The Repeal of the Corn Laws passed through both Houses of Parliament in June 1846. The government resigned shortly afterwards, when it was defeated by a combination of Whigs, Irish, and Protectionist MPs over its Irish Coercion Bill. Peel’s resignation speech, on 29 June 1846, commended Richard Cobden for his role in the achievement of Repeal and left a parting shot against his critics within the Conservative Party. In a famous peroration, Peel observed,

I shall leave a name execrated by every monopolist who, from less honourable motives, clamours for protection because it conduces to his own individual benefit; but it may be that I shall leave a name sometimes remembered with expressions of good will in the abodes of those whose lot it is to labour, and to earn their daily bread by the sweat of their brow, when they shall recruit their exhausted strength with abundant and untaxed food, the sweeter because it is no longer leavened by a sense of injustice.

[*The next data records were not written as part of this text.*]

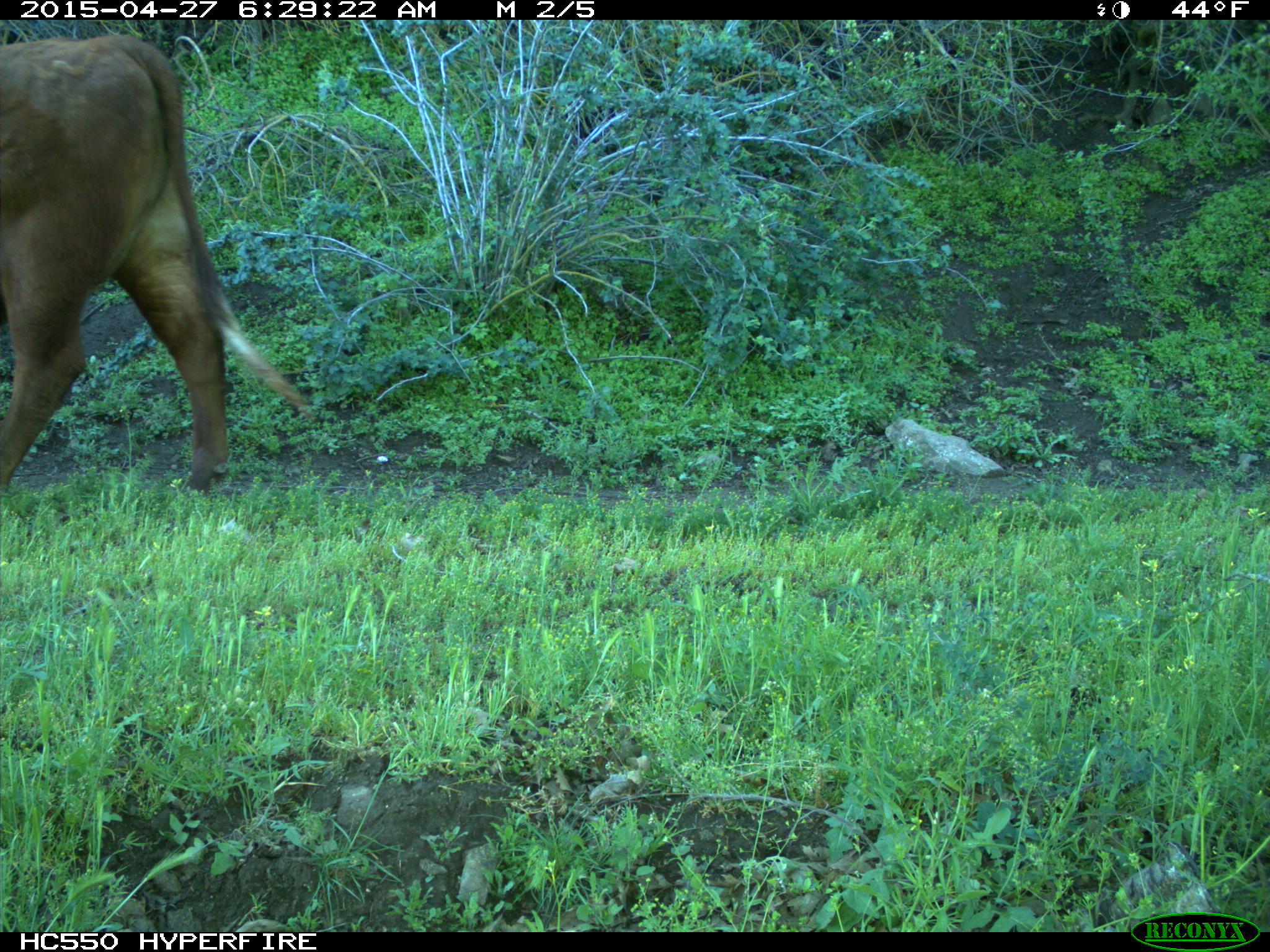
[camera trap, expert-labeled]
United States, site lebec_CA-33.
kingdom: Animalia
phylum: Chordata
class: Mammalia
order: Artiodactyla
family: Bovidae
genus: Bos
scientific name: Bos taurus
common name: domestic cow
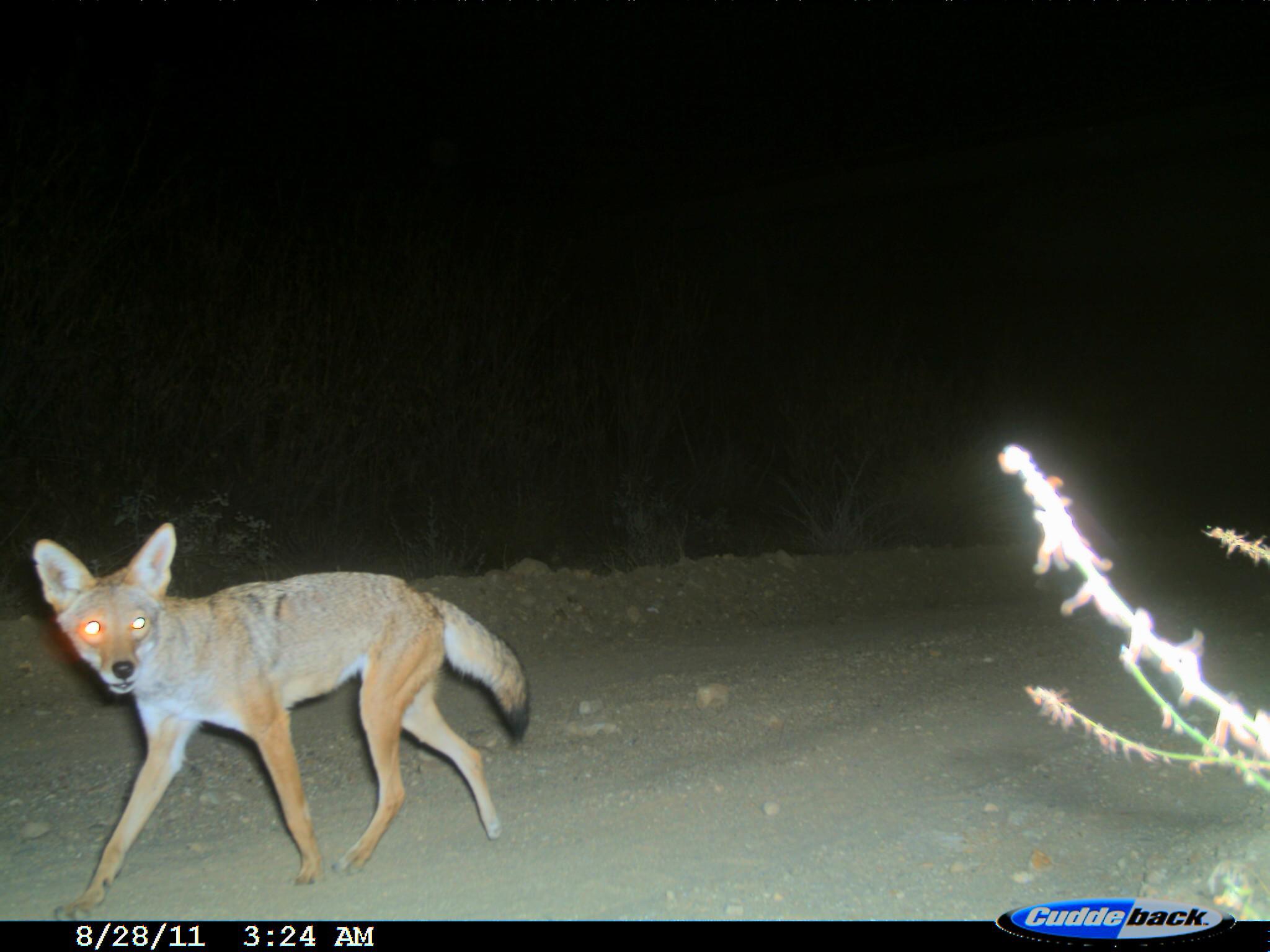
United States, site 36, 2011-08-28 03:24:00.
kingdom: Animalia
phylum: Chordata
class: Mammalia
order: Carnivora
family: Canidae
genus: Canis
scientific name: Canis latrans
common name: coyote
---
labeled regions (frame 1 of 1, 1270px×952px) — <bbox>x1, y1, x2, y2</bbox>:
coyote: <bbox>29, 521, 536, 920</bbox>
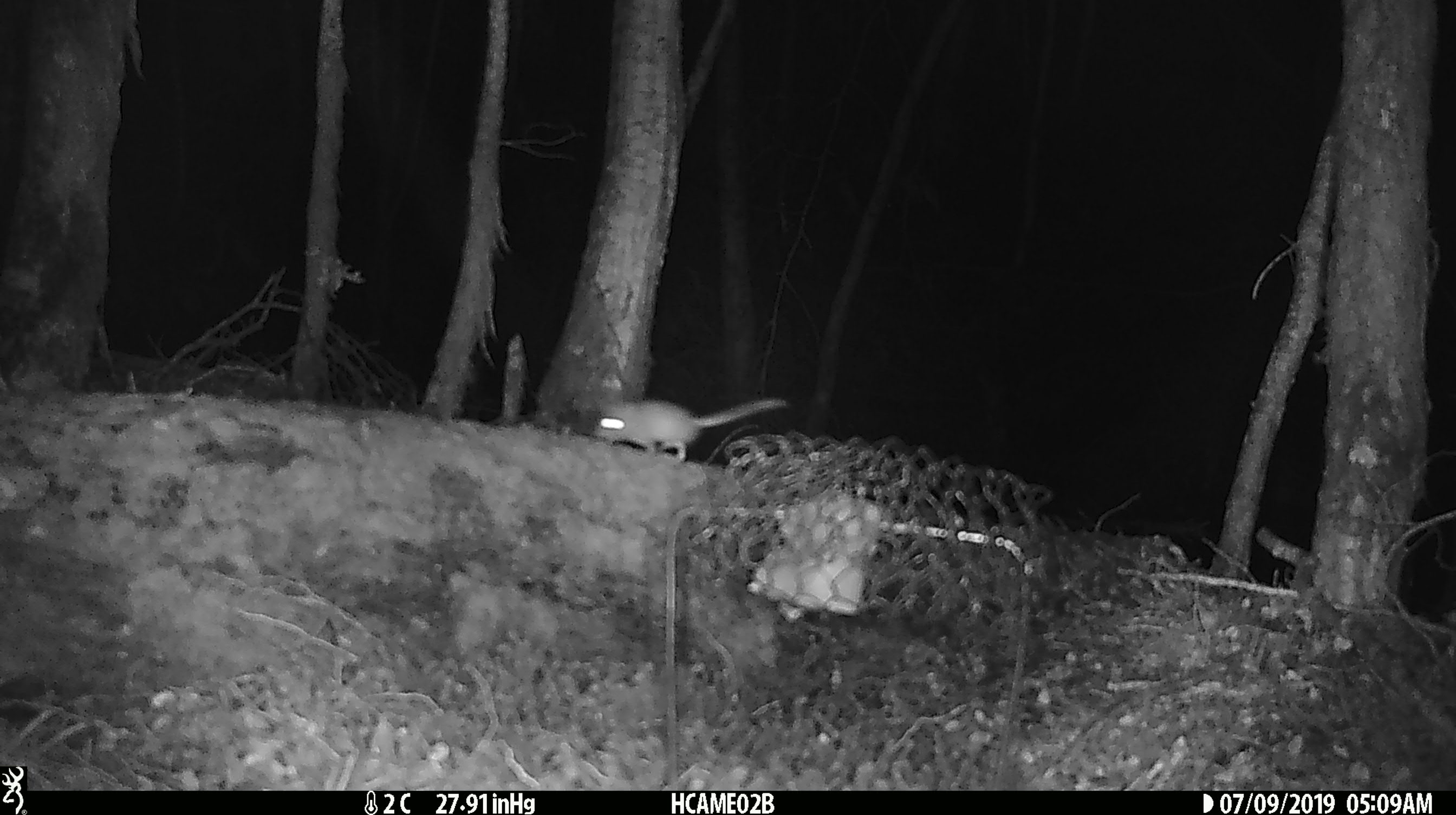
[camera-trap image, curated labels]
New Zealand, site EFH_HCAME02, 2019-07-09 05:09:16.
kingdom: Animalia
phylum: Chordata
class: Mammalia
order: Rodentia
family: Muridae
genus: Mus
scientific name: Mus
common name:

Blackwood’s responded to the fall of the Conservative government in sorrow rather than anger. It maintained that Repeal was an ‘act of gross injustice and impolicy’ which was not justified by the circumstances in Ireland. It criticised Peel for his lack of frankness and those qualities which would have made him ‘not only respected but loved’.

The magazine argued that ‘perhaps no minister of this country ever owed more to party than Sir Robert Peel’. Given that agricultural protection ‘became the touchstone’ at the heart of the 1841 General Election, it was not a ‘discretionary’ measure upon which Conservative MPs could exercise their independent judgement, because they had pledged themselves to maintain protection and were being consistent with their declared views. In Blackwood’s opinion, it was ‘worse than vain’ to talk of an MPs ability ‘to act irrespective of the opinion of their constituents’, because they were ‘neither more nor less than the embodied representatives of that opinion’.

Whilst hoping that Peel might live to vindicate his actions, it did not hesitate to describe him as a ‘Dictator’ whose future position, at the head of a group of Peelite MPs, was ominous. The article concluded that future statesmen would reflect that ‘the most powerful party in this age and country has been broken up and severed, not by any act of their own, but by the change of policy of their leader’.